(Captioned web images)
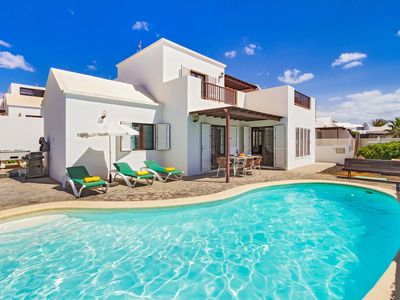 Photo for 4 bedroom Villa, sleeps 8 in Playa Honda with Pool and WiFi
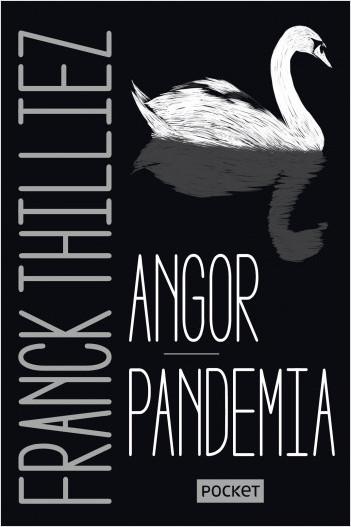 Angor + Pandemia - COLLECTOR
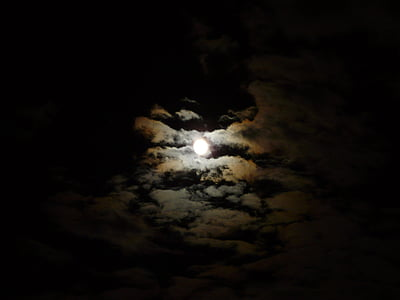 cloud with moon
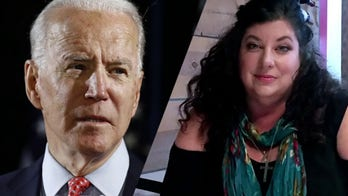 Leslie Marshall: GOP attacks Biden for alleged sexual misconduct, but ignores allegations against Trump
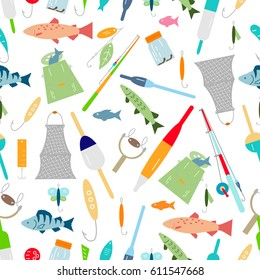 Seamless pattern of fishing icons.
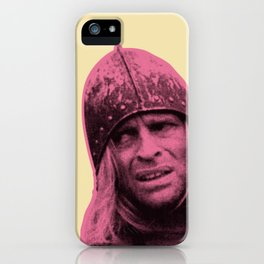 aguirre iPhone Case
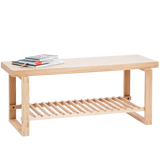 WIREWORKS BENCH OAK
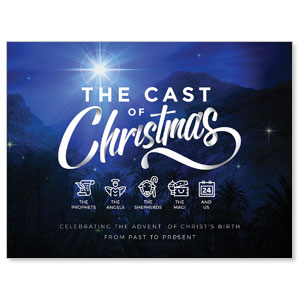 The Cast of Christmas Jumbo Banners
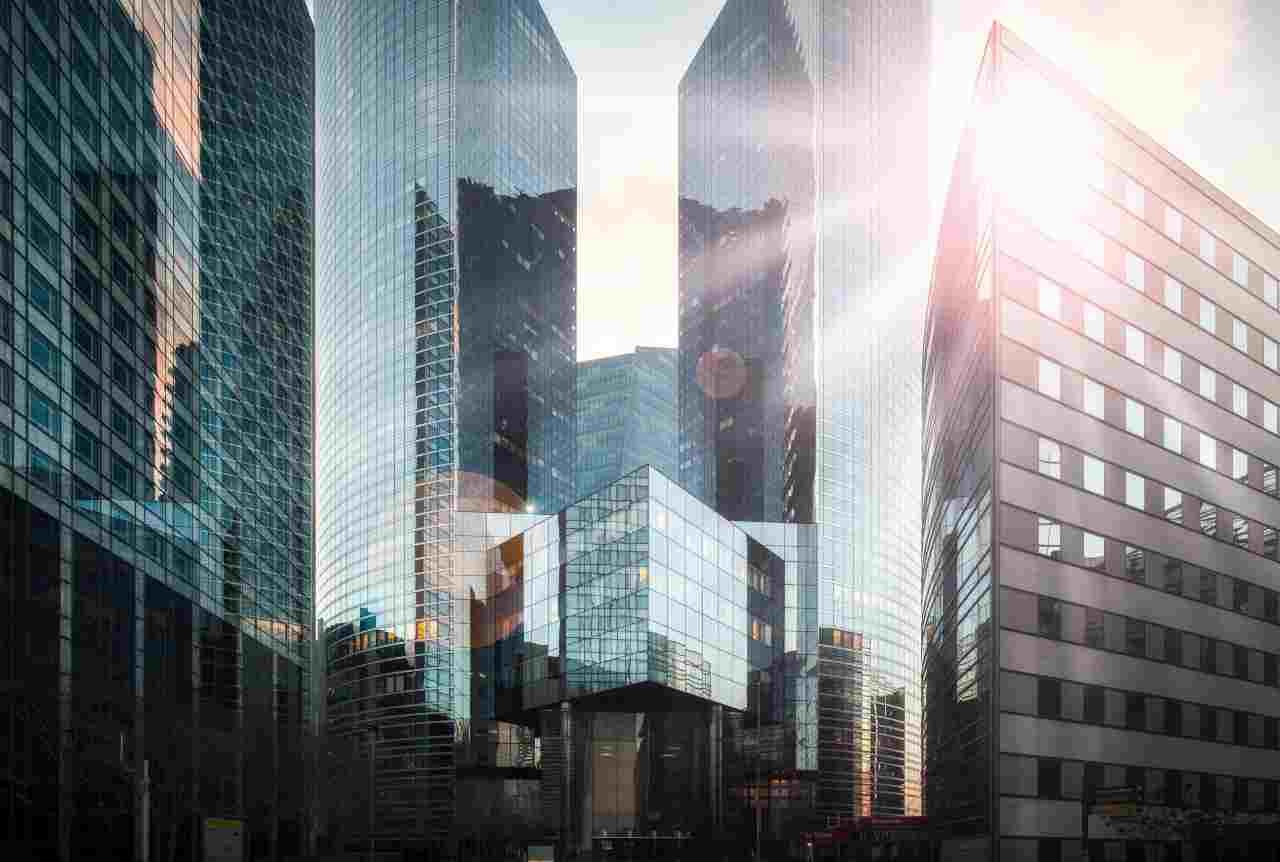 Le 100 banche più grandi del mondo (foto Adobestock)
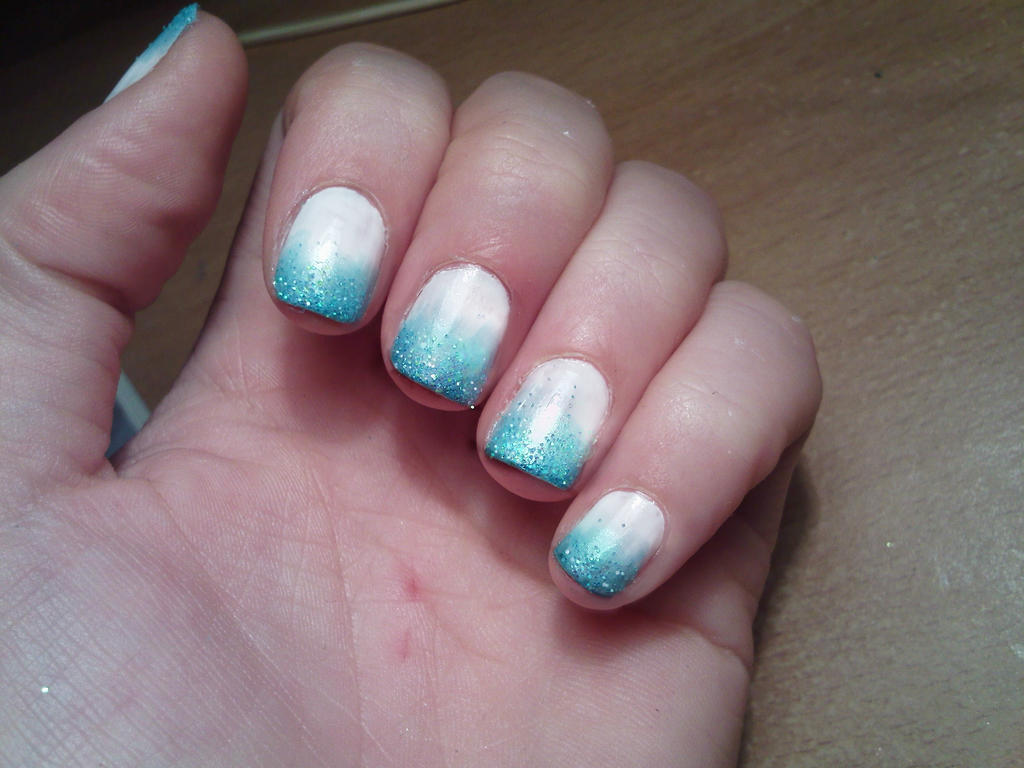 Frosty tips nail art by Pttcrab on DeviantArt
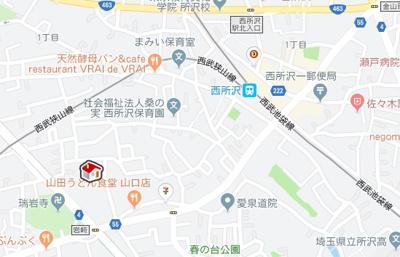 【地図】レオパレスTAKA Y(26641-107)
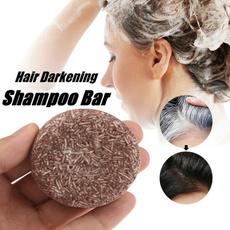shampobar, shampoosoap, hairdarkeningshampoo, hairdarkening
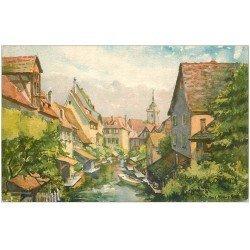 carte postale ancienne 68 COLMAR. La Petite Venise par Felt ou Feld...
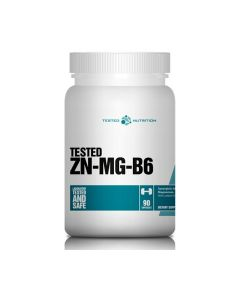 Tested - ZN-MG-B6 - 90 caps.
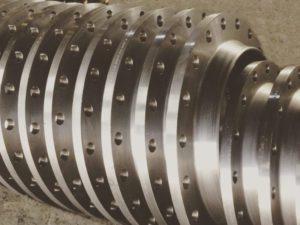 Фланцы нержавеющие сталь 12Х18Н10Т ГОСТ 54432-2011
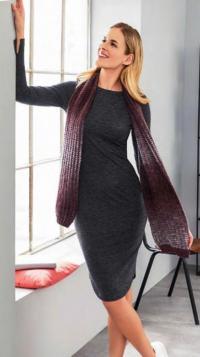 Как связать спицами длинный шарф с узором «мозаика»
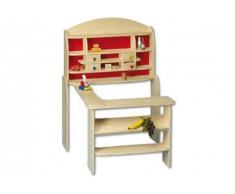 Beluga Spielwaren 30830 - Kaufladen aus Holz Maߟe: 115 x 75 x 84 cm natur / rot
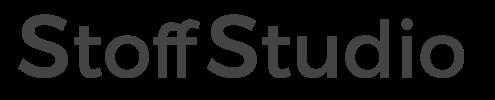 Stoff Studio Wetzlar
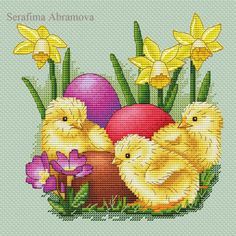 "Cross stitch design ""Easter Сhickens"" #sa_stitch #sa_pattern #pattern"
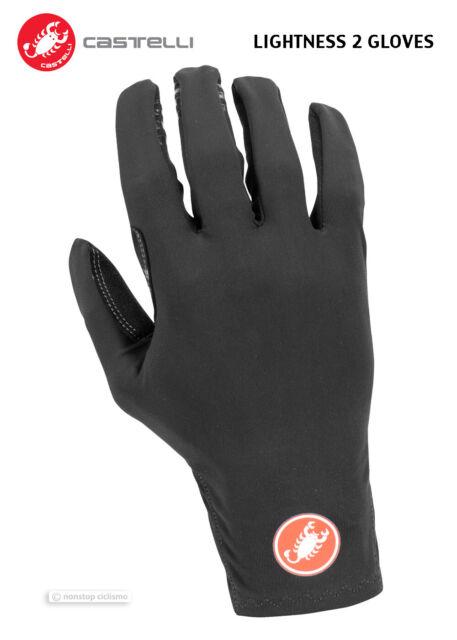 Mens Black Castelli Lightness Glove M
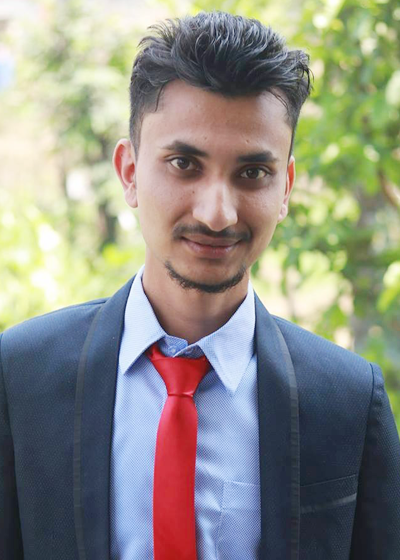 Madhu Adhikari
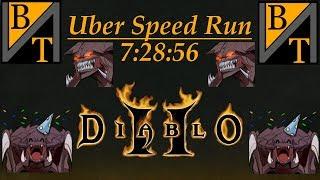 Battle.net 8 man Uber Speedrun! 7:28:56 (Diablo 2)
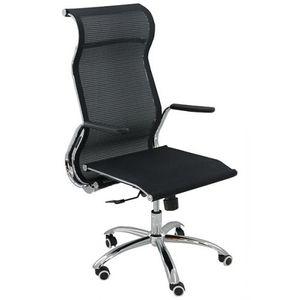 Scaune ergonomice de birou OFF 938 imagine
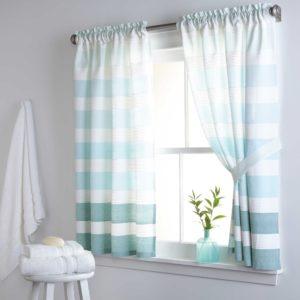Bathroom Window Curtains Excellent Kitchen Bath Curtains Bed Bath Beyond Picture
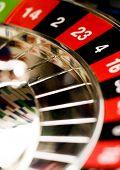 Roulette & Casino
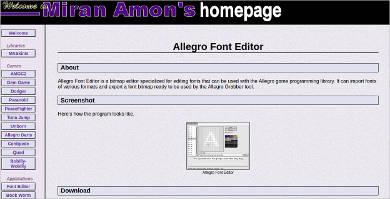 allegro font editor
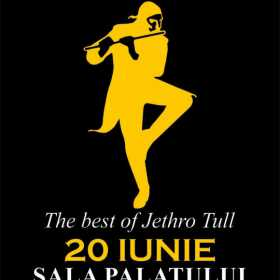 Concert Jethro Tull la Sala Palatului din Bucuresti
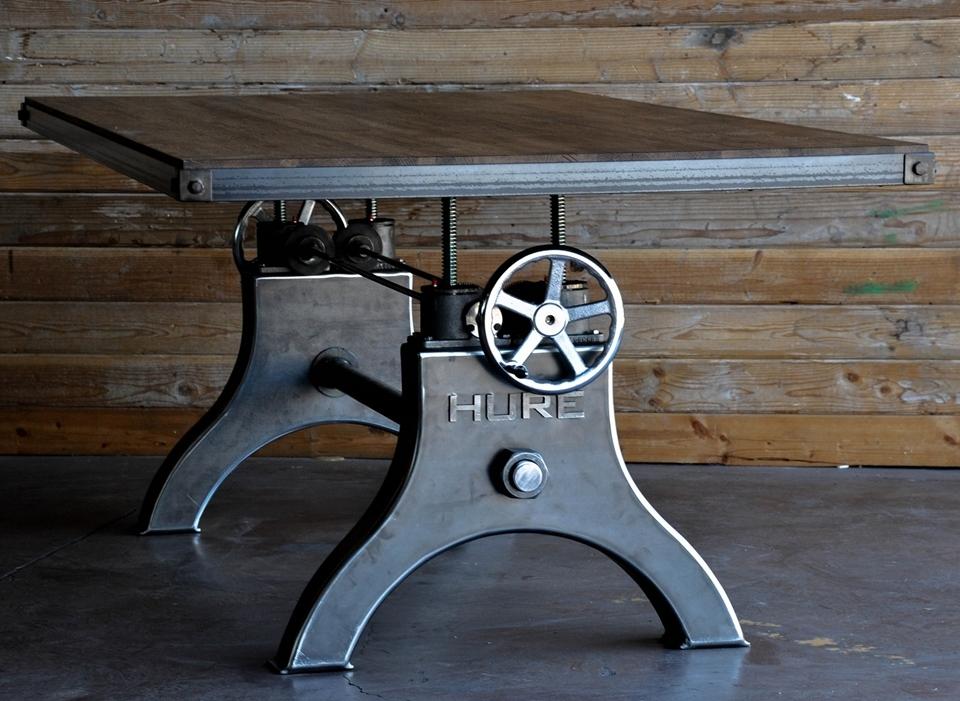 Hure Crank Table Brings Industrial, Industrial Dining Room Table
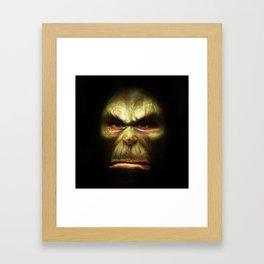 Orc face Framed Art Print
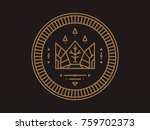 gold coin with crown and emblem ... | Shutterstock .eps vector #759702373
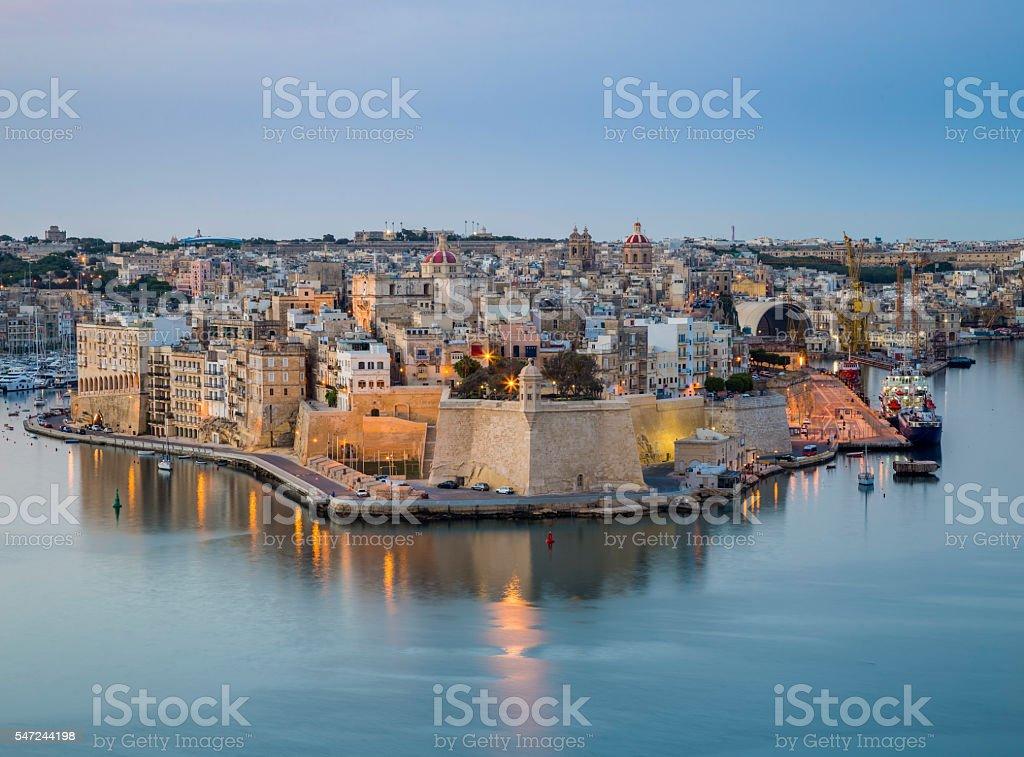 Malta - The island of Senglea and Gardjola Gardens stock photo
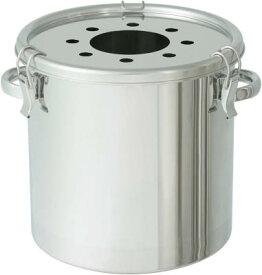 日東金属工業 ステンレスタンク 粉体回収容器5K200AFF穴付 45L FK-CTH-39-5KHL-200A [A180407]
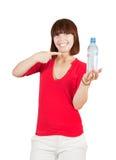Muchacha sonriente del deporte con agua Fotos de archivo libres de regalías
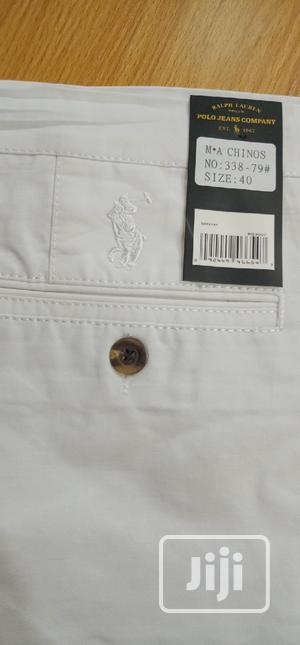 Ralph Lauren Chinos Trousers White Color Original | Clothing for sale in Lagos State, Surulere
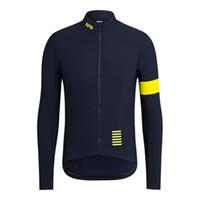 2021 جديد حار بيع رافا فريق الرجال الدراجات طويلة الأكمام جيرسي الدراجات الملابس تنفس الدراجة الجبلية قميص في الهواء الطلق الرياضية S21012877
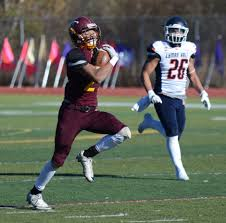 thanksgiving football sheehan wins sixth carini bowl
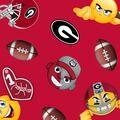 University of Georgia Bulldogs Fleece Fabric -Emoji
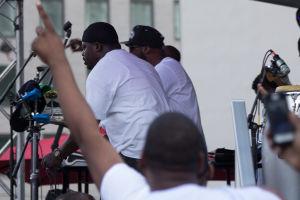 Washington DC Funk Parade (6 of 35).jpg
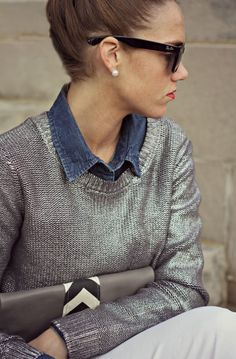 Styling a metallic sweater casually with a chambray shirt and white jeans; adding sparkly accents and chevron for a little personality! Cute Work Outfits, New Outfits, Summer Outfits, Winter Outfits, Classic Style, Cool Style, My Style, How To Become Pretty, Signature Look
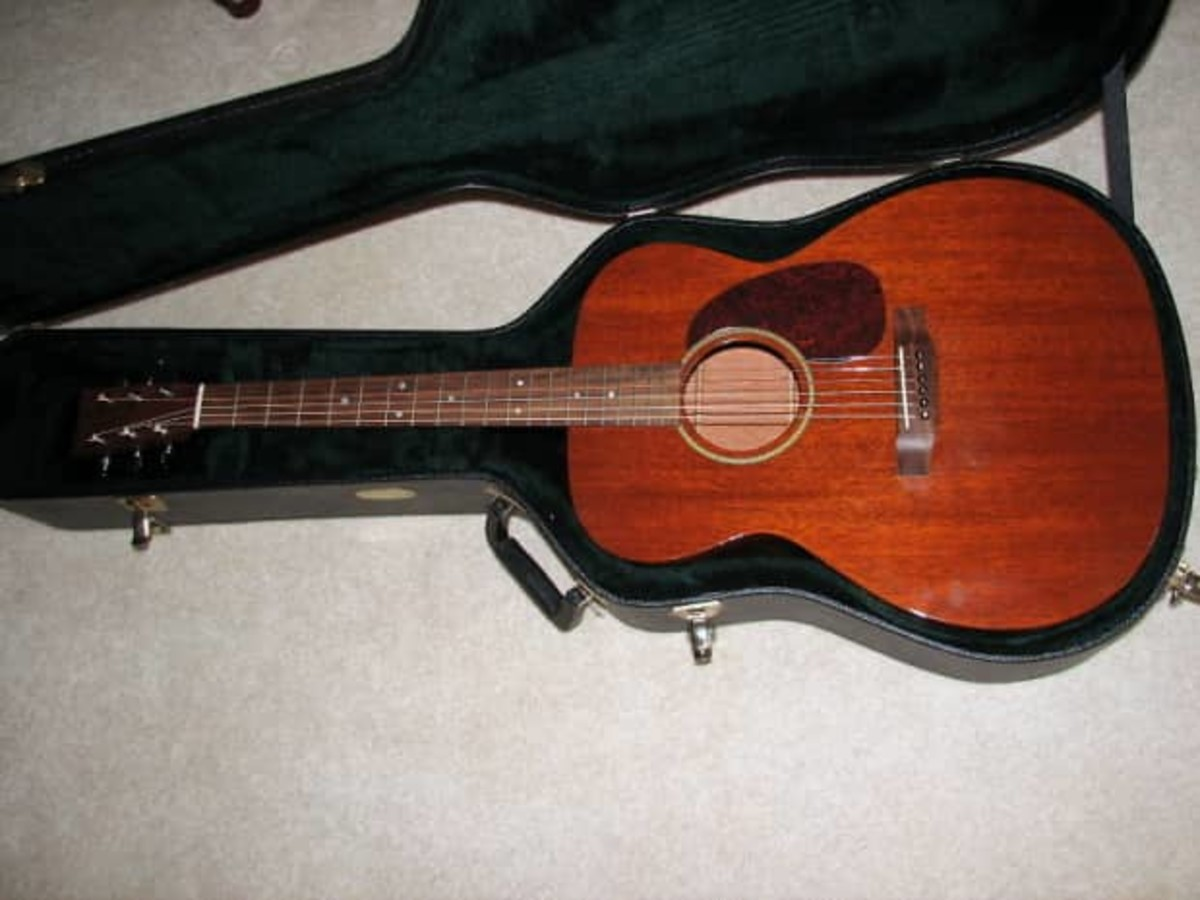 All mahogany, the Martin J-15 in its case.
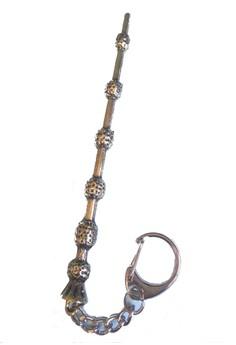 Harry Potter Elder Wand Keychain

* [REQUIREMENT] Apart from the images, every line above is to be given again exactly.

* [FINAL ANSWER]
 Photo for 4 bedroom Villa, sleeps 8 in Playa Honda with Pool and WiFi
 Angor + Pandemia - COLLECTOR
 cloud with moon
 Leslie Marshall: GOP attacks Biden for alleged sexual misconduct, but ignores allegations against Trump
 Seamless pattern of fishing icons.
 aguirre iPhone Case
 WIREWORKS BENCH OAK
 The Cast of Christmas Jumbo Banners
 Le 100 banche più grandi del mondo (foto Adobestock)
 Frosty tips nail art by Pttcrab on DeviantArt
 【地図】レオパレスTAKA Y(26641-107)
shampobar, shampoosoap, hairdarkeningshampoo, hairdarkening
 carte postale ancienne 68 COLMAR. La Petite Venise par Felt ou Feld...
 Tested - ZN-MG-B6 - 90 caps.
 Фланцы нержавеющие сталь 12Х18Н10Т ГОСТ 54432-2011
 Как связать спицами длинный шарф с узором «мозаика»
 Beluga Spielwaren 30830 - Kaufladen aus Holz Maߟe: 115 x 75 x 84 cm natur / rot
 Stoff Studio Wetzlar
 "Cross stitch design ""Easter Сhickens"" #sa_stitch #sa_pattern #pattern"
 Mens Black Castelli Lightness Glove M
 Madhu Adhikari
 Battle.net 8 man Uber Speedrun! 7:28:56 (Diablo 2)
 Scaune ergonomice de birou OFF 938 imagine
Bathroom Window Curtains Excellent Kitchen Bath Curtains Bed Bath Beyond Picture
 Roulette & Casino
 allegro font editor
 Concert Jethro Tull la Sala Palatului din Bucuresti
 Hure Crank Table Brings Industrial, Industrial Dining Room Table
 Orc face Framed Art Print
 gold coin with crown and emblem ... | Shutterstock .eps vector #759702373
 Malta - The island of Senglea and Gardjola Gardens stock photo
 日東金属工業 ステンレスタンク 粉体回収容器5K200AFF穴付 45L FK-CTH-39-5KHL-200A [A180407]
Muchacha sonriente del deporte con agua Fotos de archivo libres de regalías
 Ralph Lauren Chinos Trousers White Color Original | Clothing for sale in Lagos State, Surulere
 2021 جديد حار بيع رافا فريق الرجال الدراجات طويلة الأكمام جيرسي الدراجات الملابس تنفس الدراجة الجبلية قميص في الهواء الطلق الرياضية S21012877
 thanksgiving football sheehan wins sixth carini bowl
 University of Georgia Bulldogs Fleece Fabric -Emoji
 Washington DC Funk Parade (6 of 35).jpg
 Styling a metallic sweater casually with a chambray shirt and white jeans; adding sparkly accents and chevron for a little personality! Cute Work Outfits, New Outfits, Summer Outfits, Winter Outfits, Classic Style, Cool Style, My Style, How To Become Pretty, Signature Look
 All mahogany, the Martin J-15 in its case.
 Harry Potter Elder Wand Keychain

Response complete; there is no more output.